*Die Aufgabe*
Setze den Text über die geplanten Produktionskürzungen bei Swiss Steel im Anschluss an seinen letzten Satz fort.

*Lesetext*
Swiss Steel plant Einschnitte in Produktion
Der Schweizer Stahlhersteller Swiss Steel reagiert auf die schwierige Lage in wichtigen Märkten wie Deutschland und plant Einschnitte in der Produktion. "Wir sind in einer Strukturkrise, aus der uns die Politik in Europa kurzfristig nicht heraushelfen wird", sagte der Vorstandsvorsitzende des Unternehmens, Frank Koch, der FAZ.
"Deshalb müssen wir reagieren und zusätzlich zu den bereits ergriffenen
Maßnahmen unsere Fixkosten senken. Wir schließen keine Werke, aber wir
werden einen Teil unserer Produktionskapazitäten abbauen." Zum konkreten
Umfang der Kürzungen und der Frage, was diese für die Mitarbeiter
bedeuten, wollte sich Koch nicht äußern. Swiss Steel, das früher als
Schmolz + Bickenbach firmierte, beschäftigt aktuell rund 7.500
Mitarbeiter. In Deutschland unterhält der Konzern über die
Tochtergesellschaft Deutsche Edelstahlwerke AG Standorte in Witten,
Siegen, Krefeld und Hagen.
Swiss Steel schwebe nicht in
Insolvenzgefahr, sagte Koch mit Blick auf entsprechende Spekulationen in
der Schweizer Presse. "Es ist fahrlässig bis gefährlich, solche
Gerüchte durch die Medien zu treiben. Das verunsichert unsere
Mitarbeiter, Kunden und Lieferanten. Wir sind jetzt seit einer Woche
dran, alle wieder zu beruhigen und zu erklären, dass das, was
geschrieben wurde, so nicht stimmt", sagte Koch der FAZ.
Zu den
Spekulationen, wonach Swiss Steel infolge wachsender Verluste im
Frühjahr 2025 möglicherweise nicht mehr in der Lage sein könnte, die
Kreditbedingungen zu erfüllen, sagte Koch, dass er sich wegen der
Börsennotierung nicht zu den aktuellen Zahlen äußern dürfe. Nur so viel:
"Wir arbeiten sehr eng und konstruktiv mit unseren Banken zusammen."

*Datenauszug*
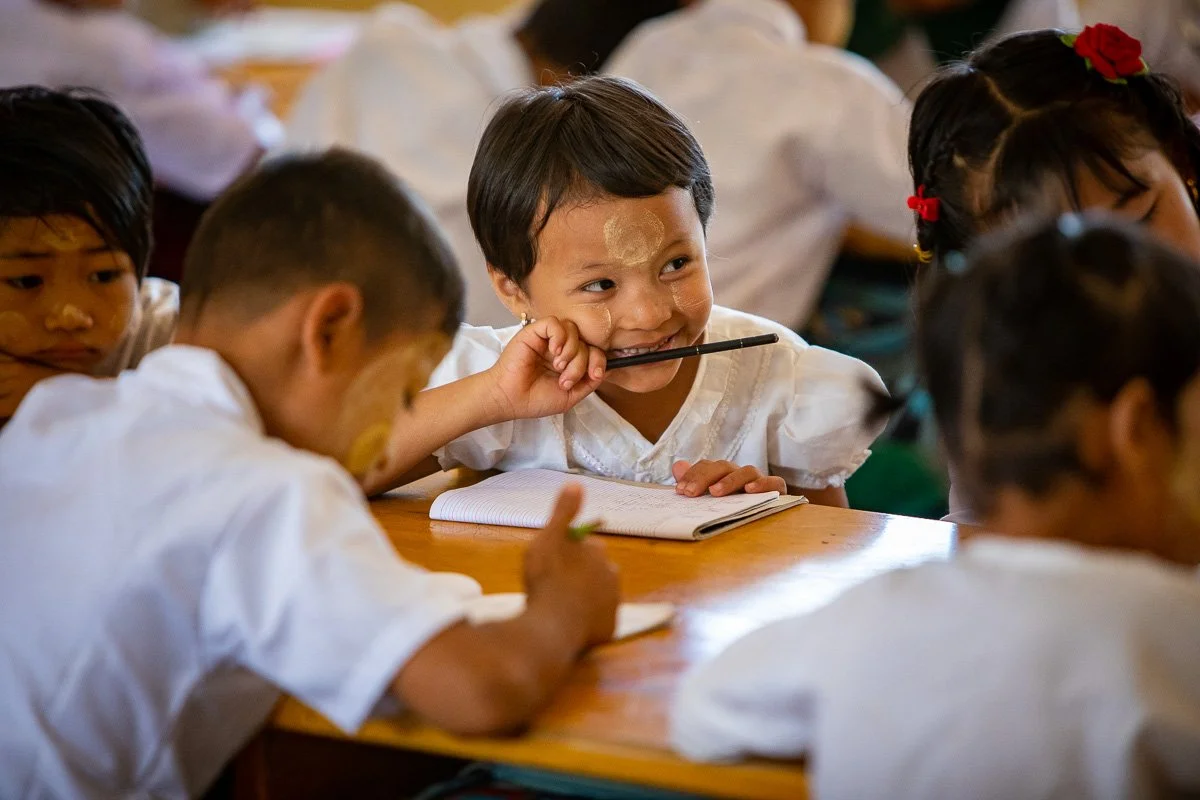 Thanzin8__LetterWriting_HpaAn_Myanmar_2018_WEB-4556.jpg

---

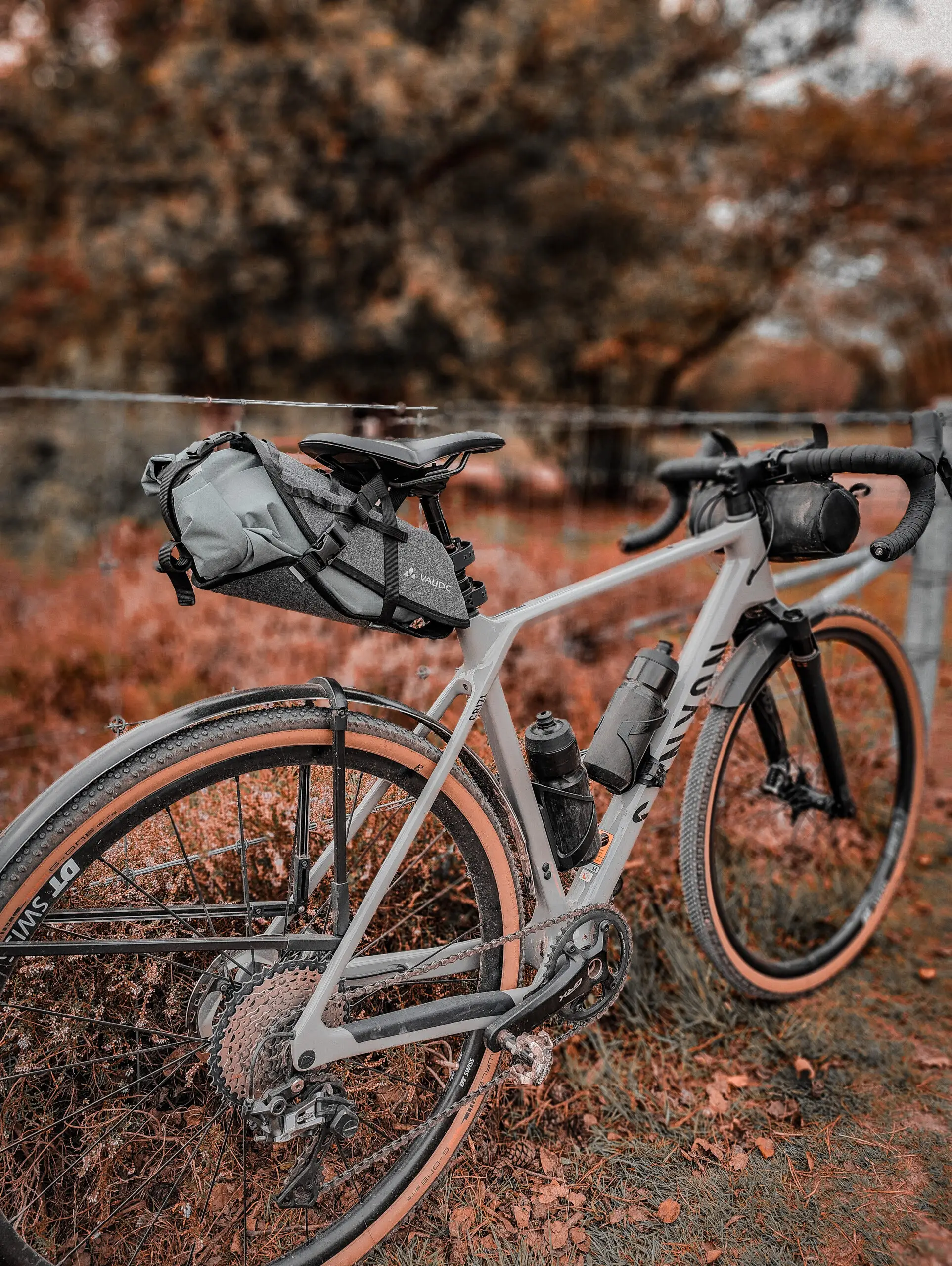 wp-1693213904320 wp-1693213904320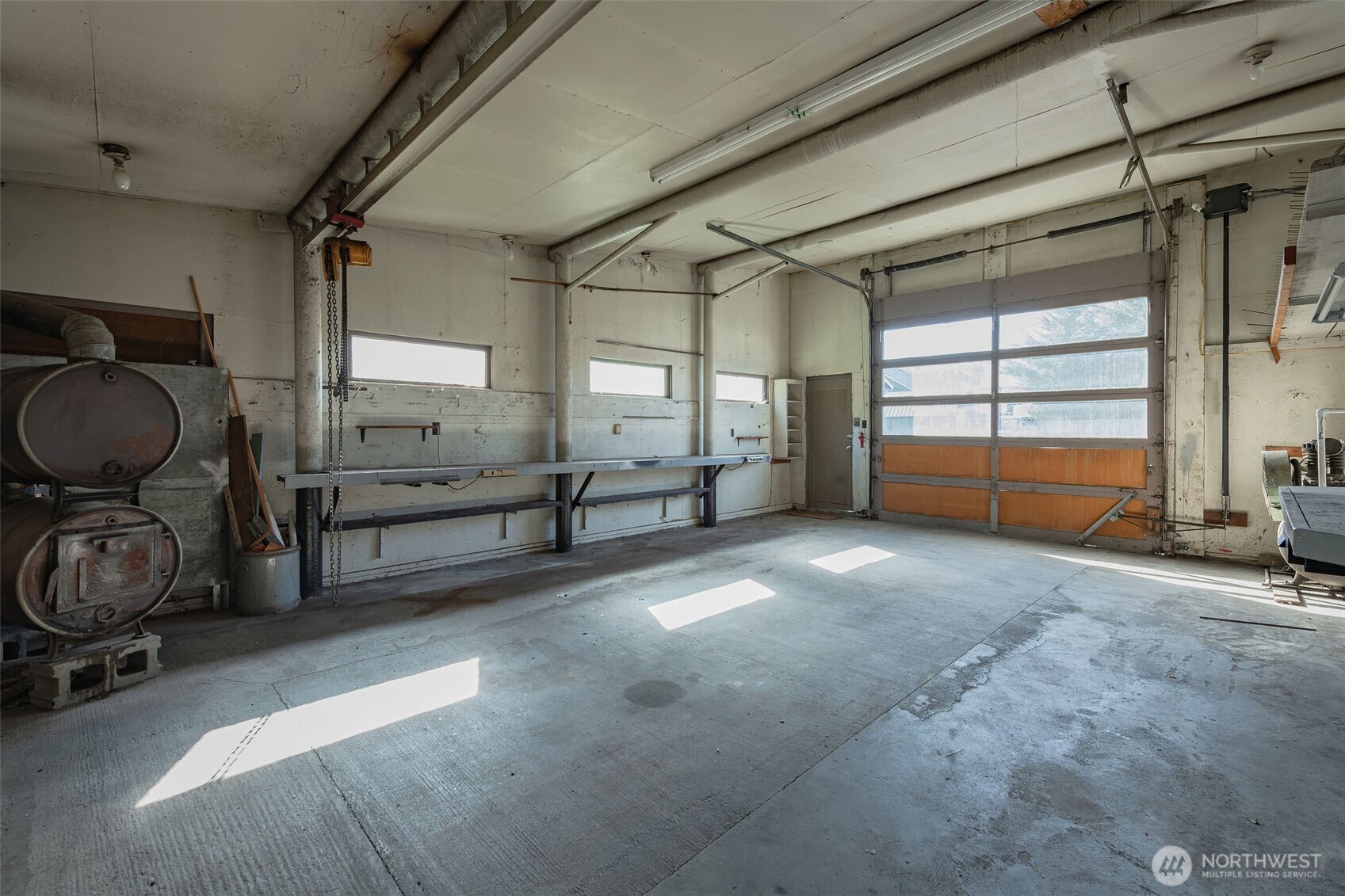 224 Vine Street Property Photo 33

*Antwortfeld*
Die weitere Entwicklung hänge von vielen auch externen Faktoren ab.
"Keiner weiß, was in zwölf Monaten ist. Aber das gilt für die gesamte
Branche."
Koch beschönigte die Lage nicht: "Wir sind in einem
perfekten Sturm." Der wichtigste Kunde des auf hochwertige Edelstähle
spezialisierten Konzerns ist ausgerechnet die derzeit stark darbende
Autozulieferindustrie. Auf sie entfällt rund die Hälfte des Umsatzes,
der im ersten Halbjahr 2024 um gut ein Viertel auf 1,4 Milliarden
eingebrochen ist. "Über die vergangenen drei Jahre haben sich unsere
Strompreise einschließlich der Netzentgelte vervielfacht", klagte Koch.
Die Entgelte für die Netznutzung in Deutschland seien in diesem Jahr
gleichsam über Nacht um 90 Prozent gestiegen. "Da reden wir von
Zusatzkosten in zweistelliger Millionenhöhe. Das können wir nicht an die
Kunden weitergeben."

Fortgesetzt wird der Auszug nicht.